Sie lachte. «Die sieht man dir aus zehn Metern Entfernung an. Reiß dich mal ein bisschen zusammen, ja?» Dann runzelte sie die Stirn. «Meinst du, das Essen reicht? Das Fleisch ist schon fast weg. Ich hätte doch mehr bestellen sollen.»
«Quatsch, das reicht dicke.»
«Ja, du bist bestimmt satt geworden.» Sie tätschelte seinen Bauch. «Es wird bald mal wieder Zeit für eine Diät. Du näherst dich deiner Schallgrenze.»
«Quatsch», knurrte Toppe wieder.
Gabi nahm seine Hand. «Jetzt komm. Wir können nicht beide so lange wegbleiben.»
Toppe öffnete die Tür. «Ich lege jetzt Musik auf. Vielleicht tanzt ja jemand.»
Als sie durch die Diele gingen, klingelte das Telefon. Toppe ignorierte es, aber Gabi holte ihn im Wohnzimmer ein: «Sag Norbert Bescheid. Es ist was passiert.»
Van Appeldorn telefonierte kurz und kam dann auf die Terrasse zurück.
«Musst du los?», fragte Toppe.
Van Appeldorn nickte: «Und der Erkennungsdienst wird auch gebraucht.» Er winkte van Gemmern und Berns.
Toppe durchstöberte seine Beatles-Sammlung und entschied sich schließlich für Rubber Soul.

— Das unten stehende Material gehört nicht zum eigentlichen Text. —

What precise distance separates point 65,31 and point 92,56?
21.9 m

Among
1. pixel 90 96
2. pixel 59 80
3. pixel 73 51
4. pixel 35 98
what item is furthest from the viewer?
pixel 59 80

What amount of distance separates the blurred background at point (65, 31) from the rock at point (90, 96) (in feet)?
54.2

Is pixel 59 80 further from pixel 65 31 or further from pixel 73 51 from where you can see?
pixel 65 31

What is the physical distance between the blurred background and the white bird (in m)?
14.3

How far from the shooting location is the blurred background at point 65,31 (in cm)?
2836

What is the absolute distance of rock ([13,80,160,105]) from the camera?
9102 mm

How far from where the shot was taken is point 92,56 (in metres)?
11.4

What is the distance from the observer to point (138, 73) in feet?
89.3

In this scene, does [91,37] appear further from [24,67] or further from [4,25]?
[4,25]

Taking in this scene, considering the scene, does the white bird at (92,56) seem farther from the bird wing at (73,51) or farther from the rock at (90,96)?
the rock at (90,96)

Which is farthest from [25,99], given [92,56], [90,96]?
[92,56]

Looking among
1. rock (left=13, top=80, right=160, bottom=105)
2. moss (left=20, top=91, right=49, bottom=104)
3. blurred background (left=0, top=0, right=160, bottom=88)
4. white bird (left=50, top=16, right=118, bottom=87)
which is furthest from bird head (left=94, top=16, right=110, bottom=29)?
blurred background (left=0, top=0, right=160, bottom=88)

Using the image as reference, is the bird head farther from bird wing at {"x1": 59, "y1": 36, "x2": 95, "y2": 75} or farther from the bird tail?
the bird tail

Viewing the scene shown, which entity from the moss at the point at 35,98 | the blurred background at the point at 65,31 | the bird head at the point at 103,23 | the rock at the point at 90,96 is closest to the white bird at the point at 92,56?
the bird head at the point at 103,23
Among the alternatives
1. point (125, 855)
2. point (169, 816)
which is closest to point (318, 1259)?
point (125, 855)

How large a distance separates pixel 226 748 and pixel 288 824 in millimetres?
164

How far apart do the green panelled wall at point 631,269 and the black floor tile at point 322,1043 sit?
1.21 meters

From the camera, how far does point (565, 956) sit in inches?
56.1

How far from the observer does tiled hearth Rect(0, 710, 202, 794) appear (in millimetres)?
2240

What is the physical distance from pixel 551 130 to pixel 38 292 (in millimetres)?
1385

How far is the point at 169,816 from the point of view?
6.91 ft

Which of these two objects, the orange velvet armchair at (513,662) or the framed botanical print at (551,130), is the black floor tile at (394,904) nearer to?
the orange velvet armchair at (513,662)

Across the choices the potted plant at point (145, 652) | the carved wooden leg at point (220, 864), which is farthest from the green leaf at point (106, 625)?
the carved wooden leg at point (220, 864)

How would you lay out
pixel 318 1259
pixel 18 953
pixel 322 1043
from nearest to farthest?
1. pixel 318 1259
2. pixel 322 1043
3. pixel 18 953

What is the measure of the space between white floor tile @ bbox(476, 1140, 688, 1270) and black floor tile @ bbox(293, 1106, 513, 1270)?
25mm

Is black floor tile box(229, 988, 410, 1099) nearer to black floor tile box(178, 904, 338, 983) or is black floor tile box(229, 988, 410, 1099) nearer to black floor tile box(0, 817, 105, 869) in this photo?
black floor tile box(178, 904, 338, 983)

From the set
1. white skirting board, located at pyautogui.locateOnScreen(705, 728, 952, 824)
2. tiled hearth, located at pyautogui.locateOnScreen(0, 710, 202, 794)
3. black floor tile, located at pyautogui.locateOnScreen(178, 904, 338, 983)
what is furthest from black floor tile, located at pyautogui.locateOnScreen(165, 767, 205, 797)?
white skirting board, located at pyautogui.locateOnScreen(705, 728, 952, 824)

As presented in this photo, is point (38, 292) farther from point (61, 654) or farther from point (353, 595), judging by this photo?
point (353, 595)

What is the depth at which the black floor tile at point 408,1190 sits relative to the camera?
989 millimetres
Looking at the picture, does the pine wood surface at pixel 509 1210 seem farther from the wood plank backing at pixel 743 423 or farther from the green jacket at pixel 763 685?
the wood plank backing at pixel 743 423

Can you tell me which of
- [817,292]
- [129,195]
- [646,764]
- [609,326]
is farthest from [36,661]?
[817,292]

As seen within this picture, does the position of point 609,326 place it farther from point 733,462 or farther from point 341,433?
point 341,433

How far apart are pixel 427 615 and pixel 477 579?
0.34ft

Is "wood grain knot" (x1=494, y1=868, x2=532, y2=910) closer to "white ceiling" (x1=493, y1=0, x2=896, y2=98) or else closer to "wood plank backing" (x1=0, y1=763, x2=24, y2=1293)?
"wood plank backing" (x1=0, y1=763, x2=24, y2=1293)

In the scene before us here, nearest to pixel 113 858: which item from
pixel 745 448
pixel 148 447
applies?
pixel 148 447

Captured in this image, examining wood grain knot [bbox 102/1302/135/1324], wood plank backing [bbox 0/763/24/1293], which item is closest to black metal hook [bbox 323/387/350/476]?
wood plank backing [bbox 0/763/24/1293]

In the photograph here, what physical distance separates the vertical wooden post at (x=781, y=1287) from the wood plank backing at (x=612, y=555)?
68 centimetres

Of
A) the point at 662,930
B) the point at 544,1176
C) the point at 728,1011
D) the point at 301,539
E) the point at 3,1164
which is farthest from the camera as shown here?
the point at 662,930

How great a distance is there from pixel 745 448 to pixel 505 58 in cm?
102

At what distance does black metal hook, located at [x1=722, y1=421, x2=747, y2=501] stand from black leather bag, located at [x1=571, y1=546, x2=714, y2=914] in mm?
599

Vorsichtig drehte er die Boxen um, sodass die Musik durch die offenen Türen nach draußen in den Garten dringen konnte.
«Mein Gott, Helmut.» Seine Schwiegermutter hielt sich gequält die Ohren zu. «Du bist doch keine achtzehn mehr. Mach die Musik leiser, man versteht ja sein eigenes Wort nicht. Und die Nachbarn …»
«Die Nachbarn sind alle hier, Thea», entgegnete Toppe.
«Ach was, das hört man ja bis bei van de Kemp.»
«Die Musik bleibt genau so laut, wie sie jetzt ist.»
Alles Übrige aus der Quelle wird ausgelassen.